## Given records
--------

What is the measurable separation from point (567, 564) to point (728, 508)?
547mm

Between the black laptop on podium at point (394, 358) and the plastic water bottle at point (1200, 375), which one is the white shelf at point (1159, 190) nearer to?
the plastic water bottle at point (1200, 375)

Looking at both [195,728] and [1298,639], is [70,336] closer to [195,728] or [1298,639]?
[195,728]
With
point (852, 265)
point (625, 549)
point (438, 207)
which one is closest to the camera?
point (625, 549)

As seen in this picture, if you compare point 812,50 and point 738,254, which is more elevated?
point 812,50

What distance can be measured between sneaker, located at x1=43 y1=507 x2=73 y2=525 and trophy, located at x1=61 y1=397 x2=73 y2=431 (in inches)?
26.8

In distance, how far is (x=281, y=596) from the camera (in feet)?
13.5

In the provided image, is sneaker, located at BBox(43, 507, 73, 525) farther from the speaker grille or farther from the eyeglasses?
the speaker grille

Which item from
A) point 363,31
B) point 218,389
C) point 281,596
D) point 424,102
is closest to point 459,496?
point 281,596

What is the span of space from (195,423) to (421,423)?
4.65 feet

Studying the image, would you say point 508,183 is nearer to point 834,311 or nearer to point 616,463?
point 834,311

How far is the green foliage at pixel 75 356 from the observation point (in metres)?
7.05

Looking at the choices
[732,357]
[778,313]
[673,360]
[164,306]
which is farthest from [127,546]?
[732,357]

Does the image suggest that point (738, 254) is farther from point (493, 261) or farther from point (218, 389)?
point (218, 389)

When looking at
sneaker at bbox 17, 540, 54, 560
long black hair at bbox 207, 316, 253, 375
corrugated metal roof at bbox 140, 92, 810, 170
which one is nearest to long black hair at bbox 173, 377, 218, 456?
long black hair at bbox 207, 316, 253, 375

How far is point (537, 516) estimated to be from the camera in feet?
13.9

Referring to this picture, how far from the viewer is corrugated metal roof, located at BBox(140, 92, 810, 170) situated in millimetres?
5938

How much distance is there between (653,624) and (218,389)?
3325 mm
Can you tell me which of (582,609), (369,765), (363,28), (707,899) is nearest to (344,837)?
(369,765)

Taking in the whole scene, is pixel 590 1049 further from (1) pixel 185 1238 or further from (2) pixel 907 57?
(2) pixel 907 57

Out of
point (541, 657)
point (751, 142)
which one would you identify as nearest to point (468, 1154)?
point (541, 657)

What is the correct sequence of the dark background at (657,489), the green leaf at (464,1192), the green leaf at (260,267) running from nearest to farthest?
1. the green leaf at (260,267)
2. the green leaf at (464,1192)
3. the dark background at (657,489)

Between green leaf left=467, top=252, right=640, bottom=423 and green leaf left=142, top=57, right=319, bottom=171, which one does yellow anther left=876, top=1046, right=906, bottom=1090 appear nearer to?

--------

## Aim of the exercise
Lay out every line of the records above as a JSON list of strings, one string per line, leaving out the blank lines.

## Written answer
[
  "What is the measurable separation from point (567, 564) to point (728, 508)?",
  "547mm",
  "Between the black laptop on podium at point (394, 358) and the plastic water bottle at point (1200, 375), which one is the white shelf at point (1159, 190) nearer to?",
  "the plastic water bottle at point (1200, 375)",
  "Looking at both [195,728] and [1298,639], is [70,336] closer to [195,728] or [1298,639]?",
  "[195,728]",
  "With",
  "point (852, 265)",
  "point (625, 549)",
  "point (438, 207)",
  "which one is closest to the camera?",
  "point (625, 549)",
  "As seen in this picture, if you compare point 812,50 and point 738,254, which is more elevated?",
  "point 812,50",
  "What distance can be measured between sneaker, located at x1=43 y1=507 x2=73 y2=525 and trophy, located at x1=61 y1=397 x2=73 y2=431 (in inches)?",
  "26.8",
  "In distance, how far is (x=281, y=596) from the camera (in feet)?",
  "13.5",
  "In the provided image, is sneaker, located at BBox(43, 507, 73, 525) farther from the speaker grille or farther from the eyeglasses?",
  "the speaker grille",
  "Which item from",
  "A) point 363,31",
  "B) point 218,389",
  "C) point 281,596",
  "D) point 424,102",
  "is closest to point 459,496?",
  "point 281,596",
  "What is the span of space from (195,423) to (421,423)?",
  "4.65 feet",
  "Studying the image, would you say point 508,183 is nearer to point 834,311 or nearer to point 616,463?",
  "point 834,311",
  "How far is the green foliage at pixel 75 356 from the observation point (in metres)?",
  "7.05",
  "Looking at the choices",
  "[732,357]",
  "[778,313]",
  "[673,360]",
  "[164,306]",
  "which is farthest from [127,546]?",
  "[732,357]",
  "Does the image suggest that point (738, 254) is farther from point (493, 261) or farther from point (218, 389)?",
  "point (218, 389)",
  "When looking at",
  "sneaker at bbox 17, 540, 54, 560",
  "long black hair at bbox 207, 316, 253, 375",
  "corrugated metal roof at bbox 140, 92, 810, 170",
  "which one is nearest to long black hair at bbox 173, 377, 218, 456?",
  "long black hair at bbox 207, 316, 253, 375",
  "How far is point (537, 516) estimated to be from the camera in feet?",
  "13.9",
  "Referring to this picture, how far from the viewer is corrugated metal roof, located at BBox(140, 92, 810, 170) situated in millimetres?",
  "5938",
  "How much distance is there between (653,624) and (218,389)?",
  "3325 mm",
  "Can you tell me which of (582,609), (369,765), (363,28), (707,899) is nearest to (344,837)?",
  "(369,765)",
  "Taking in the whole scene, is pixel 590 1049 further from (1) pixel 185 1238 or further from (2) pixel 907 57?",
  "(2) pixel 907 57",
  "Out of",
  "point (541, 657)",
  "point (751, 142)",
  "which one would you identify as nearest to point (468, 1154)?",
  "point (541, 657)",
  "What is the correct sequence of the dark background at (657,489), the green leaf at (464,1192), the green leaf at (260,267) running from nearest to farthest?",
  "1. the green leaf at (260,267)",
  "2. the green leaf at (464,1192)",
  "3. the dark background at (657,489)",
  "Between green leaf left=467, top=252, right=640, bottom=423 and green leaf left=142, top=57, right=319, bottom=171, which one does yellow anther left=876, top=1046, right=906, bottom=1090 appear nearer to?"
]